Legge Concorrenza, a Napoli confronto farmacie-commercialisti

Roma, 5 settembre – La legge sulla concorrenza in vigore dal 29 agosto, aprendo la proprietà delle farmacie all’ingresso delle società di capitale, produrrà inevitabili ricadute sull’assetto del servizio farmaceutico nazionale, dove inevitabilmente sono destinati a cambiare molti paradigmi, soprattutto in termini di organizzazione e gestione degli esercizi. Per capire la direzione, la portata e i termini delle possibili conseguenze che la legge produrrà sul settore, Federfarma Napoli ha avviato un ciclo di incontri con commercialisti e professionisti del settore, avviando un dibattito che possa aiutare a individuare soluzioni adeguate per fare fronte allo “scenario che verrà”.

Ultimo incontro, in ordine di tempo, quello tenutosi la settimana scorsa  (mercoledì 30 agosto),

tra i rappresentanti del consiglio  direttivo di Federfarma Napoli, guidato da Michele Di Iorio, il presidente dell’Ordine dei Farmacisti provinciale Vincenzo Santagada, affiancati nell’occasione dall’amministratore delegato di Credifarma Marco Alessandrini, e più di 20 commercialisti in rappresentanza dei maggiori studi professionali che assistono le farmacie sul versante gestionale.

A tracciare preliminarmente il terreno di discussione è stato Di Iorio, ricordando il contesto economico e professionale all’interno del quale s’inserisce la nuova legge a Napoli e provincia, nel quale spiccano la  scarsa redditività delle farmacie (nonostante la riconquistata regolarità dei pagamenti da parte delle Asl napoletane) e l’apertura ormai prossima in città e provincia delle oltre 100 farmacie a seguito del “concorsone” voluto dal Cresci Italia (“con le conseguenze facilmente immaginabili”, commenta Di Iorio).

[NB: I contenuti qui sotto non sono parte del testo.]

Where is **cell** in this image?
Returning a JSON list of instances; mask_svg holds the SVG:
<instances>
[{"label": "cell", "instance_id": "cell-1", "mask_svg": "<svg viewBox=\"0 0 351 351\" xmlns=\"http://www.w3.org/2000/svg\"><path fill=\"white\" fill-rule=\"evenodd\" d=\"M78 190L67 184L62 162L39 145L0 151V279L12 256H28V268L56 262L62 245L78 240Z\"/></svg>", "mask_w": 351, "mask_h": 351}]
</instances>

Evidenziando gli aspetti più critici della legge sulla concorrenza (in particolare quelli relativi alla necessità dell’idoneità per essere titolari, il nodo dei contributi Enpaf non previsti per le società e l’ipotesi di dover accogliere soci non farmacisti all’interno di Federfarma), Di Iorio ha quindi invitato i professionisti a intervenire per esprimersi su quelle che, a loro giudizio, saranno le ricadute immediate e gli scenari a medio e lungo termine prodotti dalla nuova legge, ma soprattutto sugli atteggiamenti che i farmacisti titolari dovranno adottare per fronteggiare la nuova realtà che si profila, definita “particolarmente severa” dal presidente di Federfarma Napoli..

Interventi e dibattito si sono articolati sia sulla eventuale struttura societaria (o meno) delle farmacia, sia sul modello (società di persone o di capitale) da adottare. Ulteriori valutazioni sono state fatte sulle ipotesi dei vari modelli di rete, anche con riferimento alle esperienze già attualmente vissute da alcuni titolari.

Ma la vastità e complessità delle questioni ha indotto Federfarma Napoli a prevedere “ulteriori incontri con i commercialisti anche alla luce delle imminenti indicazioni che verranno da Federfarma nazionale” ha detto Di Iorio “prima di convocare un’assemblea straordinaria nella quale presentare ai colleghi lo scenario sul quale andrà a muoversi la farmacia”.

L’incontro ha in ogni caso confermato almeno una certezza, ovvero la  volontà dei farmacisti di mantenere la loro indipendenza professionale,  “resistendo alle eventuali lusinghe di un ‘mercato’ che ancora non possiamo identificare” afferma Di Iorio “non potendo condizionare oltre misura auspicabili aumenti di fatturato, atteso che la diffusione dei farmaci equivalenti ha falcidiato le nostre Dcr e la crisi economica, tuttora perdurante, riduce significativamente la capacità di spesa rispetto a tanti altri articoli e servizi da noi offerti”.

Per il presidente di Federfarma Napoli e di Credifarma, dunque,  è necessario “operare sulla redditività, evitando di individuare nella concorrenza interna uno strumento di fidelizzazione della clientela, considerando che oggi dobbiamo tutti insieme competere con un mercato esterno che potrebbe fare della concorrenza la sua arma migliore”.

Resta il fatto, ha concluso Di Iorio, che l’arrivo del capitale è una realtà “con la quale dobbiamo imparare a convivere, consapevoli che il capitale professionale che da centinaia di anni investiamo con orgoglio nel prenderci cura dei cittadini non è né aggredibile né negoziabile, ma è difendibile, se ne saremo all’altezza, rispetto a coloro che immaginano di trasformare la farmacia in un esercizio esclusivamente commerciale”.